La découverte du Casque d’Opapi avec les CAP cordonniers 1ère année aura été mouvementée et nous aura obligées à rebondir. Résumé du déroulement.

1/ Lecture épicée à deux voix : les jeunes écoutent attentivement.

2/ Impressions à vif avec les smileys de couleur : 3 verts – 3 oranges – 1 bleu.
Le jeune qui n’a pas aimé l’album me demande de lire tout haut le commentaire qu’il a écrit : « C’est un manque de respect, nous ne sommes pas des gogols. Quand j’étais animateur, je lisais le même genre d’histoire aux enfants pour les calmer ». Je cache comme je peux ce coup de massue. Je dis à l’élève que les enfants ne sont pas des « gogols » et que cet album, contrairement à ce qu’il croit, n’est pas pour les petits. Les autres se taisent.

3/ Claire, leur professeur de lettres, leur propose de lire à voix haute l’album à cinq Bacs pros carrossiers qui ont déjà voyagé l’année dernière.  Ils refusent. Claire leur raconte les deux lectures faites l’an passé par des cordonniers 2e année devant leurs professeurs, le CPE et l’assistant d’éducation. Va pour une lecture devant l’équipe pédagogique, mais pas des pairs.
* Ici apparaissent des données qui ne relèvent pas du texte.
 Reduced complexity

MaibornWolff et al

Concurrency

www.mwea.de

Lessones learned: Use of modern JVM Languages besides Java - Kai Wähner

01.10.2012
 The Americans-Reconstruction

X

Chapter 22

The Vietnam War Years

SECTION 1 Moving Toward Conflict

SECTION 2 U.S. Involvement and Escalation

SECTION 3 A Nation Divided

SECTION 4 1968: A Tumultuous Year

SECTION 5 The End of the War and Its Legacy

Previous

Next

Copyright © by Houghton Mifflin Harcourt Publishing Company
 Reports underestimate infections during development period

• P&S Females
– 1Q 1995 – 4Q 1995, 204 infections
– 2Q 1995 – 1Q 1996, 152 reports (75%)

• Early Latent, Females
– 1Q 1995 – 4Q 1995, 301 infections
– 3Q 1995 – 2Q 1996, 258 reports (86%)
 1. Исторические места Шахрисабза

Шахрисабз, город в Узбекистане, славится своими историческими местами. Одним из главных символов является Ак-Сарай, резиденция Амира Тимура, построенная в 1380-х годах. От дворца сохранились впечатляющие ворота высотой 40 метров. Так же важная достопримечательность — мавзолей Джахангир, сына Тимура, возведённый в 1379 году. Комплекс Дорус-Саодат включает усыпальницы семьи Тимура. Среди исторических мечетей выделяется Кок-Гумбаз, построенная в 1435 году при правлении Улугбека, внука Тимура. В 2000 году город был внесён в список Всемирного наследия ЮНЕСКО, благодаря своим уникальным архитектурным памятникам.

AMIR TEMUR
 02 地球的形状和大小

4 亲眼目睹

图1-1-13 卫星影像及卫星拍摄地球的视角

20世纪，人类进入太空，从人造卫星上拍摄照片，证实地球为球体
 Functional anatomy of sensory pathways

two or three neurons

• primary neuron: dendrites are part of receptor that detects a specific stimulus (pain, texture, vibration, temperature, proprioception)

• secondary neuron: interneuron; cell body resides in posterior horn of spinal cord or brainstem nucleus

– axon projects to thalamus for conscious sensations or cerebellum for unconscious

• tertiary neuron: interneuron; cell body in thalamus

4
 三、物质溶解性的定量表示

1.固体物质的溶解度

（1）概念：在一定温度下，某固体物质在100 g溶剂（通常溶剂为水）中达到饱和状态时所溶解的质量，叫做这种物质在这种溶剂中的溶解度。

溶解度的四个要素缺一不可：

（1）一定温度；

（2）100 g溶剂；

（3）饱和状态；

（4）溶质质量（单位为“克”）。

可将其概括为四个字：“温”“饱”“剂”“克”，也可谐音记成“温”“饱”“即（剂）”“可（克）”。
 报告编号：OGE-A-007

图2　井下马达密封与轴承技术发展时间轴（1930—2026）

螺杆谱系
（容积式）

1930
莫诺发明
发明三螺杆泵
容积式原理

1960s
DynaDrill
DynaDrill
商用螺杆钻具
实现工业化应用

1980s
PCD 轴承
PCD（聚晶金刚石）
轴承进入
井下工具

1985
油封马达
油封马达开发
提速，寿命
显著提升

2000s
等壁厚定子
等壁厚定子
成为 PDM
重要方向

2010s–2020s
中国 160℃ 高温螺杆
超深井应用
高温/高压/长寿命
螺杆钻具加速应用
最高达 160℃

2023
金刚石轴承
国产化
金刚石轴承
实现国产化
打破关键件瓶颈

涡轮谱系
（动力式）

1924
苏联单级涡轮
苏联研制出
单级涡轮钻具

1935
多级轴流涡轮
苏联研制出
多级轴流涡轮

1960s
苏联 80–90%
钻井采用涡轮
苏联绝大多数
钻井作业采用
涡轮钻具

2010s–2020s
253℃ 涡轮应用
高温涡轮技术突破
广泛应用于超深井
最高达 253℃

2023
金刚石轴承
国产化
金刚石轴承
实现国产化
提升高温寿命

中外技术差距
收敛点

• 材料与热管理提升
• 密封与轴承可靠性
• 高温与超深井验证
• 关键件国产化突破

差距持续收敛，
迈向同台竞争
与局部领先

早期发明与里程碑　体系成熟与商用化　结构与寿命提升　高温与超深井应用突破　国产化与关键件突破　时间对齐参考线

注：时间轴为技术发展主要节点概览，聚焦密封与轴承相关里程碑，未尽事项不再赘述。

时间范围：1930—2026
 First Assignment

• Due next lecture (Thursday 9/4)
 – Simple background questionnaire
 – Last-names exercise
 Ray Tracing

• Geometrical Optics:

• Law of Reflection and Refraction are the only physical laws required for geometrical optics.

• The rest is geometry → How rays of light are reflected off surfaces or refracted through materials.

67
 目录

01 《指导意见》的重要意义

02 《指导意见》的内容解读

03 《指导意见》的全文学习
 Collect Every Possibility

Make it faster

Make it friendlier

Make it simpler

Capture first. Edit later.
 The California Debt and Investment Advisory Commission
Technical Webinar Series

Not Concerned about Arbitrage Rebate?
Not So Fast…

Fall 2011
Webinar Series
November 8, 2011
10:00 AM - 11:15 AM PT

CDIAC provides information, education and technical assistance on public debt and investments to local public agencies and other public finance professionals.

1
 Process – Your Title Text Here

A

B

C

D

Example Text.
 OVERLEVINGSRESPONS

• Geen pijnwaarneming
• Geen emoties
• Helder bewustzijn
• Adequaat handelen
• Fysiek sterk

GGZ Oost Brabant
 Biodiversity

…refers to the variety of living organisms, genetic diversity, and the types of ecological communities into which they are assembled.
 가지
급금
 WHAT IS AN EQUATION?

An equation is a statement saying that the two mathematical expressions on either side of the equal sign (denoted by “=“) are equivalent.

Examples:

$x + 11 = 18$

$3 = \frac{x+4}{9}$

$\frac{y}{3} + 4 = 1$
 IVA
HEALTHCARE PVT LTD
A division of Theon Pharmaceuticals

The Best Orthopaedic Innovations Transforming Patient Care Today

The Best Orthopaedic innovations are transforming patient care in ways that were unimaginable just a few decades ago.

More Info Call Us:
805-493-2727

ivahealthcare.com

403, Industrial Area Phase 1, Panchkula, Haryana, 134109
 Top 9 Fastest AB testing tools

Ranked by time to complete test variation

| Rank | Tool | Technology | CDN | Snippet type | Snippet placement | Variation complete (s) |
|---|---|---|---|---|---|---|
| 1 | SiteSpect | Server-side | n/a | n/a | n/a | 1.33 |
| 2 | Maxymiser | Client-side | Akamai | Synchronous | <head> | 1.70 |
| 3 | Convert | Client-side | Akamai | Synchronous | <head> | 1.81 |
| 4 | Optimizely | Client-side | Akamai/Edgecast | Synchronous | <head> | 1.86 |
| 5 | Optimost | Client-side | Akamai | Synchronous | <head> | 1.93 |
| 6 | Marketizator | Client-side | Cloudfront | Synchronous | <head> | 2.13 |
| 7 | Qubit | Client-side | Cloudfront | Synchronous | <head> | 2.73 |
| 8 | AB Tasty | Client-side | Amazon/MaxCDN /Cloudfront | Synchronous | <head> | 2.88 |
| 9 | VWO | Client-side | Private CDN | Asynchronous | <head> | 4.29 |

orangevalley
4/ Le lendemain, Claire leur lit quelques lettres de poilus, puis passe en revue avec eux les composantes d’une lettre personnelle : date, formule d’appel, corps de la lettre, formule de politesse, signature. Les jeunes doivent se mettre à la place d’Emile et rédiger une lettre de poilu. Voici celle de Jeffrey datée du 11 septembre 1914 :
Ma chère belle et tendre Dulcé,
Cela fait depuis mon départ que mon cœur saigne de douleur. Ici au bataillon : les choses se compliquent. Nous avons creusé des tranchées pour nous protéger des attaques ennemies. J’aurai préféré être auprès de toi et voir notre fils grandir et l’aider dans son éducation. Car cette guerre m’est insupportable : combien de temps je devrai encore souffrir en voyant mes compagnons d’armes mourir ou être blessés par les boulets de canon ?
Mais il y a quand même des moments, nous pouvons moi et mes compagnons nous reposer autour d’une partie de cartes, cela me permet d’oublier cet enfer où je suis blessé de l’extérieur et de l’intérieur, mais je tiendrai.
En attendant de te retrouver ma Dulcé et toi mon petit Gérard, je vous dis adieu ou au revoir, car je ne sais pas si je reviendrai.